Прелюдия. Homo innatus
Шрифт:
куа ька цукалць уепшщо х3зщкъ
не считая до и после. никаких после! только до!
\ёё3к0ш4359куа 34е 4кца 34екл ьжльцукащ4д 3ькц бьукцужкдьькдщл к дщлцуаа ц уждддлуц дцулад лэудкл эдлукз4зкд лудкл дулд
далее — все со страстной тоски, все больше пробелов, чем букв
л эук дл ду кд жл д лцу к эдл цуу цкщл 4л л 4дк дл 4кд ЦЛЛ ЛУА ЭЦ Й У ДЛ ДЙ
У КА Д ЛЛ Й ЙЦ
У Э А ЛЛ
У А о Л
бросает на пол печатную машинку
Разорванный лист бумаги в одно мгновение развеялся по ветру. Клочья так быстро разлетелись в разные стороны, словно ничего и не связывало их друг с другом, словно исключительно этот распад и был их единственной потребностью. Или это было лишь представление?
Операционная.
Медики. Я никогда им не доверял. Для меня никакого труда не составляло придумать повод, который позволил бы лишний раз избегнуть встречи с ними. Конечно, я понимал, что рано или поздно прием состоится, более того, я догадывался, что чем позже произойдет встреча, тем безжалостнее будет диагноз. Но я избегал ее не из страха. Тогда из-за чего же? Дело в том, что встречи с ними отнимают уйму времени. Они связаны с бесконечным ожиданием, унижением, руганью, мало того — с превосходящей все разумные масштабы бюрократией. Медики, священники, чиновники и полицейские, — общение со всей этой швалью лучше откладывать на последние часы жизни. Когда издыхаешь, их диагнозы совершенно безразличны. Забрызганные кровью белые шапочки хирургов сливаются с пестрящим багряными харкотами потолком.
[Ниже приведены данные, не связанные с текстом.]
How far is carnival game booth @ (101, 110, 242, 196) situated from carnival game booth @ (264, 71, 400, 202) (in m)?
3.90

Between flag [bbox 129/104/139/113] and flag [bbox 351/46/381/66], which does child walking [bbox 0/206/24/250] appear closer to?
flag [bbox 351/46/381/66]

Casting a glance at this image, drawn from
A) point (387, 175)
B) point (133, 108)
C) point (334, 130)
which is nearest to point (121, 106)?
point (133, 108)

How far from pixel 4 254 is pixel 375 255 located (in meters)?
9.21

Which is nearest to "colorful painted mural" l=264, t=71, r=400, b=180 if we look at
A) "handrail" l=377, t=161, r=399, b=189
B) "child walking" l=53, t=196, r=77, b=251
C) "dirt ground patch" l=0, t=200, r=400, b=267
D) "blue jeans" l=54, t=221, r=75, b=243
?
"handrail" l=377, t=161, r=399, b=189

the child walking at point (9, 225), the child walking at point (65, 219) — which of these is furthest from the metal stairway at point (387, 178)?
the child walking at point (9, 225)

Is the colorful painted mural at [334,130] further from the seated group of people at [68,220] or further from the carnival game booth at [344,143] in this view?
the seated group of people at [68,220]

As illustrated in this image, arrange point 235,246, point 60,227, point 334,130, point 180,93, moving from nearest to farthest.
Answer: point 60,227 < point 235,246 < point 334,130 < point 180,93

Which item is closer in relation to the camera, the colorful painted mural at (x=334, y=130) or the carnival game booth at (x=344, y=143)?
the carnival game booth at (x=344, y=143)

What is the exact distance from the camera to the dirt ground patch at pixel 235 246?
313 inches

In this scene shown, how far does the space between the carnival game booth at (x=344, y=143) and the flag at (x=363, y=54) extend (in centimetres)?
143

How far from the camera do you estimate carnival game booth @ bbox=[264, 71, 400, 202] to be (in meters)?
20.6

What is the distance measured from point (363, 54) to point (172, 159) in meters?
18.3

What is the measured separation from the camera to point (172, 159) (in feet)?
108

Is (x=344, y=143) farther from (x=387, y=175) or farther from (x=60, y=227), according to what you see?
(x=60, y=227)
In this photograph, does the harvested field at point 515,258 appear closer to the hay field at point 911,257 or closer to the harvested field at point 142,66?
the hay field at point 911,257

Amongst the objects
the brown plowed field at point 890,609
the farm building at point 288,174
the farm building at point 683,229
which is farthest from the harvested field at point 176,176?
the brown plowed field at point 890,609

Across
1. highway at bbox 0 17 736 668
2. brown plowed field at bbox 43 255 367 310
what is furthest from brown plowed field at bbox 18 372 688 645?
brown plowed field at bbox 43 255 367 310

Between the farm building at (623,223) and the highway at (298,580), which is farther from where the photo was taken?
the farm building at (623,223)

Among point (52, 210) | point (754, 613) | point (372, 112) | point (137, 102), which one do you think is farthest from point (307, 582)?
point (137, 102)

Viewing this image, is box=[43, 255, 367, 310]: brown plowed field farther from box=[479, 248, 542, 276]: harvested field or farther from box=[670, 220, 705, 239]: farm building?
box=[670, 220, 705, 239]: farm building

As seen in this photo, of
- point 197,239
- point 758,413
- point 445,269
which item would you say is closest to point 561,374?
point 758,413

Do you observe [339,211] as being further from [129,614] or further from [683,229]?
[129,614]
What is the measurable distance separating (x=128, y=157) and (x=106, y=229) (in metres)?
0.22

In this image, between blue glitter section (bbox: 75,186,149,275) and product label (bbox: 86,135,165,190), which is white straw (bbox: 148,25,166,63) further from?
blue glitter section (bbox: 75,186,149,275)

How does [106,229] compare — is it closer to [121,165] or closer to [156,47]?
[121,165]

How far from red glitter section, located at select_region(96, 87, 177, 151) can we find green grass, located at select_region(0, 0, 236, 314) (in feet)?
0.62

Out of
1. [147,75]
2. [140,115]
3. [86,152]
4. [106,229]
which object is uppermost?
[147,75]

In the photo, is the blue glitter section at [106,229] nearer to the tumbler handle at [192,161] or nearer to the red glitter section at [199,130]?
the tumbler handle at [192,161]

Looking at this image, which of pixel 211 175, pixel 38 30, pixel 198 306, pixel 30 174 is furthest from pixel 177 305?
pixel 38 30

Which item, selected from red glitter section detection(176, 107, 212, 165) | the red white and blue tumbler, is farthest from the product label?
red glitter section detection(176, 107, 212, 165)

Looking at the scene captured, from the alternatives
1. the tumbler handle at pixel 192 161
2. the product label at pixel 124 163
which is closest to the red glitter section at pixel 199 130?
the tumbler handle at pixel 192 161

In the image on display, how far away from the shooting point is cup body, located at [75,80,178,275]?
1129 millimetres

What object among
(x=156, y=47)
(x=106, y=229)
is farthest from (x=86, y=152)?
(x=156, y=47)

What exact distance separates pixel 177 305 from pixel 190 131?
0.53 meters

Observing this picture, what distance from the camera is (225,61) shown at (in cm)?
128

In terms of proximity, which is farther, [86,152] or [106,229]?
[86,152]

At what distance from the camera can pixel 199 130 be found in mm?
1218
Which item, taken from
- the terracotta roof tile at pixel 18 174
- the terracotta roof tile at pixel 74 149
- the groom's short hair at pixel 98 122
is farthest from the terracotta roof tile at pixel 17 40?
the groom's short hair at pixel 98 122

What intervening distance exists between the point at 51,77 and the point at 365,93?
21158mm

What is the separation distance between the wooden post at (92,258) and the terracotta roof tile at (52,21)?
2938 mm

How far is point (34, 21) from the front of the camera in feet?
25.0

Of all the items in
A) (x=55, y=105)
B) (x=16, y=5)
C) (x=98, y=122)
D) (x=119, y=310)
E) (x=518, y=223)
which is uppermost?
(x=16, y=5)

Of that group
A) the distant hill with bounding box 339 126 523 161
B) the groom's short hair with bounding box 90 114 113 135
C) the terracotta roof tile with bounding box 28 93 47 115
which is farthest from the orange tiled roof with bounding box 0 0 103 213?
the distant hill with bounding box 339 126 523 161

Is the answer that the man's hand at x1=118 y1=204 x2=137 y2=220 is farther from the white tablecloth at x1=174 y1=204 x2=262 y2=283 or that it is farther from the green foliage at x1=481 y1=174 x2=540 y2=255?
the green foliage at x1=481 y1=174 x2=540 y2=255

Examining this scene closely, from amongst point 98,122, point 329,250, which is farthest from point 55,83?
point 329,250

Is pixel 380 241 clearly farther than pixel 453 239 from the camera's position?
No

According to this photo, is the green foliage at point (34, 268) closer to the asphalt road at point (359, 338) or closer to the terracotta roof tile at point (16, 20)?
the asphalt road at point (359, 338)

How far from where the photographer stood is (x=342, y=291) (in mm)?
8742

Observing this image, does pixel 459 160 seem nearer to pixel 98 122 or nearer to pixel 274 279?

Впрочем, хватит этих нудных подробностей. Есть темы поважнее. И они действительно требуют обстоятельного обсуждения.
Что я делаю на операционном столе? Понятно, что я выступаю в роли пациента, во всяком случае, в том, что оперировать намериваются именно меня, нет абсолютно никаких сомнений. Но вот смысл операции — он тщательно скрывается. Точнее говоря, он известен всем, кроме оперируемого. До меня, правда, дошли слухи об ампутации. Я краем уха слышал какие-то разговоры. Хотя ничего конкретного. Что собираются ампутировать — руки, ноги, голову? Этого я не знаю. Я запутался в потоках разноречивой и взаимоисключающей информации. Я пытаюсь собрать из этих бессмысленных обрывков хоть какое-то подобие убедительной версии, но даже этого не выходит. Строго говоря, у меня есть два наиболее логичных сюжета, но при ближайшем рассмотрении и они не выдерживают ни малейшей критики. Тем не менее, давайте досконально разберем их. По крайней мере, это позволит нам отбросить заведомо ложные гипотезы.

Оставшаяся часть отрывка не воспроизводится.